A study has shed new light on what might cause one of the most common forms of stroke , which could have major implications for how doctors treat and prevent it. The type of stroke under investigation was lacunar stroke , a form of ischemic stroke .
Lacunar strokes are smaller in size than other strokes and occur deep within the subcortical areas of the brain. Lacunar strokes can happen when small blood vessels in these areas become damaged, a process that is also known as cerebral small vessel disease (cSVD).
It has been unclear what underlying mechanisms cause this damage in the first place, however. “This study provides strong evidence that lacunar stroke is not caused by fatty blockage of larger arteries, but by disease of the small vessels within the brain itself,” said study author Joanna Wardlaw , CBE, FRCP, FRSE FMedSci, FRCR, Professor of Applied Neuroimaging at the University of Edinburgh in the United Kingdom in a press release .
A recent study investigated mechanisms underlying lacunar stroke, a common subtype of ischemic stroke that affects small, deep brain regions.
Lacunar strokes are linked to cerebral small vessel disease (cSVD), but the proximate vascular alterations driving cSVD and lacunar events have remained uncertain.
The authors sought to determine whether changes in large extracerebral or intracerebral arteries (commonly implicated in ischemic stroke via atherothrombotic narrowing) versus structural changes in small penetrating arteries better explain lacunar stroke and cSVD markers.

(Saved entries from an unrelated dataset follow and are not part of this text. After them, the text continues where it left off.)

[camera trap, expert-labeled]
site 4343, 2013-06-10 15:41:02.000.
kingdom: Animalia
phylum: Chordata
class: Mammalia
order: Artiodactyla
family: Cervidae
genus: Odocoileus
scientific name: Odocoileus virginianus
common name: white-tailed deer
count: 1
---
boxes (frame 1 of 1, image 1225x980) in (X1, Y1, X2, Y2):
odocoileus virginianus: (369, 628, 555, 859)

Participants whose scans demonstrated these small-vessel alterations had a substantially higher likelihood of having a lacunar event relative to those without such changes.
They were also associated with an increased risk of developing a new, radiologically detected silent stroke in the year following baseline assessment.
They propose this distinction may account for why standard antiplatelet therapies and large-artery–focused preventive strategies have demonstrated limited efficacy for lacunar stroke in prior clinical experience.